Don’t know what is “most” appropriate, but would think that anything you do to let her know you’re thinking of them would be appreciated. If it’s knitting, go for it. Don’t overthink the “what” too much – get in and do something just to say you’re there if need be.

Bea

Comment by Bea

Is she out of the hospital yet? Can you make a meal for them? Some gift cards for restaurants so they don’t have to think of such things? We did that for a coworker whose husband just died.

Comment by mrs spock

I had a friend in a similar situation, across the country. Those of us who couldn’t get to them in person sent money through Paypal to a friend who was close by and she stocked the house with groceries (and dog food) so that when they got home after spending the day at the hospital, they would have plenty of options for dinner, and one less thing to worry about.

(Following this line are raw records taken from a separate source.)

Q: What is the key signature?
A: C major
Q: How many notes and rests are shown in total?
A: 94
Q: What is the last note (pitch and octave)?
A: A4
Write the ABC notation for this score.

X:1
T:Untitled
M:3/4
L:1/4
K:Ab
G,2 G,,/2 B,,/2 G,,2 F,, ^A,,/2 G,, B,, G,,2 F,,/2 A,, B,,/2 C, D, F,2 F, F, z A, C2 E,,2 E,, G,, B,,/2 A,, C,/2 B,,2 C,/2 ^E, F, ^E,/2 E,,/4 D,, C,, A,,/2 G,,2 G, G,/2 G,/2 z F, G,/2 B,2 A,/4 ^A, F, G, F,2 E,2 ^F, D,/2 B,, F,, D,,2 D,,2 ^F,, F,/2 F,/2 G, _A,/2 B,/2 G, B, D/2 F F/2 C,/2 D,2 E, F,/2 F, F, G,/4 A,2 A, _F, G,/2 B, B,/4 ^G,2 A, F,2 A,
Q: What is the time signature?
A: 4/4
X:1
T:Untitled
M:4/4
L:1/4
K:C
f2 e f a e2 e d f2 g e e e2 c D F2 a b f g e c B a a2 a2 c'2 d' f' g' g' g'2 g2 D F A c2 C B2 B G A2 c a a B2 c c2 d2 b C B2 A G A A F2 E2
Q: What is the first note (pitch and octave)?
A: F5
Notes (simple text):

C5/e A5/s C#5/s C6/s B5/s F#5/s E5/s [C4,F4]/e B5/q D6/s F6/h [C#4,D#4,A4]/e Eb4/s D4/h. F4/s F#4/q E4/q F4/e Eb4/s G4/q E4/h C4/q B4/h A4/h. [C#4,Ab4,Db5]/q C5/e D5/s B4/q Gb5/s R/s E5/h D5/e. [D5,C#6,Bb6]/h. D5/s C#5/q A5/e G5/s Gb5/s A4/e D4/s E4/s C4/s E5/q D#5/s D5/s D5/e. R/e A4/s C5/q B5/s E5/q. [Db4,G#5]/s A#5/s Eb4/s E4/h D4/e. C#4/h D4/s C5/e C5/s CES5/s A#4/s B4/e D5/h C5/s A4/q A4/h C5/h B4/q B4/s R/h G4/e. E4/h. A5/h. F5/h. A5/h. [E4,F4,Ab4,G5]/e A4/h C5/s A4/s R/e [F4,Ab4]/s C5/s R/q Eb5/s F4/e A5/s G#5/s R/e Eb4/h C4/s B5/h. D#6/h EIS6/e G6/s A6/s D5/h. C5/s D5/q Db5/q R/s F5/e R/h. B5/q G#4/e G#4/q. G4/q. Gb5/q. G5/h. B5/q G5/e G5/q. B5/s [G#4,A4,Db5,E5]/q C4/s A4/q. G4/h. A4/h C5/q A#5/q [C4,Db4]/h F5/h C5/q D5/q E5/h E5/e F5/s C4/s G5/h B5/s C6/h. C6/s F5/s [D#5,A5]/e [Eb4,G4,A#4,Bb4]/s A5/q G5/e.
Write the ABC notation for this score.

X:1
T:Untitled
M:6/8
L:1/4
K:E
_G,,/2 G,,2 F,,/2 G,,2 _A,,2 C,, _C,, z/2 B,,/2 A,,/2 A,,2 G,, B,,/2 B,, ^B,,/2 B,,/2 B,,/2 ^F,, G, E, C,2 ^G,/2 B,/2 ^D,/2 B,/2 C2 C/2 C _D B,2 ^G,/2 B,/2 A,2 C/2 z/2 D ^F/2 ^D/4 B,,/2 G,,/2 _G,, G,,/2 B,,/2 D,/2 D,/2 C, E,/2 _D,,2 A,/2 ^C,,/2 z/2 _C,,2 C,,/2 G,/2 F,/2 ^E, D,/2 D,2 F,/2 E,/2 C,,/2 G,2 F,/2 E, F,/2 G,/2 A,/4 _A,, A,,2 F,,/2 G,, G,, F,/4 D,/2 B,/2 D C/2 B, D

And you could always knit a blanket that would be a gift, and help your nerves as well.

Comment by carlarey

If you’re local, even just making a simple, tasty, colorful meal with lots of fresh ingredients and bringing it by her home would likely mean a lot. Something simple and kind and supportive. That’s what I’d really appreciate, if I were going through something so difficult. Just don’t ask, “What can I do?” They might be too consumed with what’s going on to tell you. Just ask when you can come by with the food/help cleaning/flowers/DVDs…

I hope your friend and her family find some solace. My heart aches for them.

Comment by Shinejil

Here from L&F. When my son was in the NICU, meals were really appreciated. We also appreciated gift cards to restaurants near the hospital. I’m sure they would also appreciate anything that you knit for the baby.

Comment by klttx

You’ve been given a lot of good suggestions. I’m so sorry for what your friend is going through. They’ve been given a rotten deal.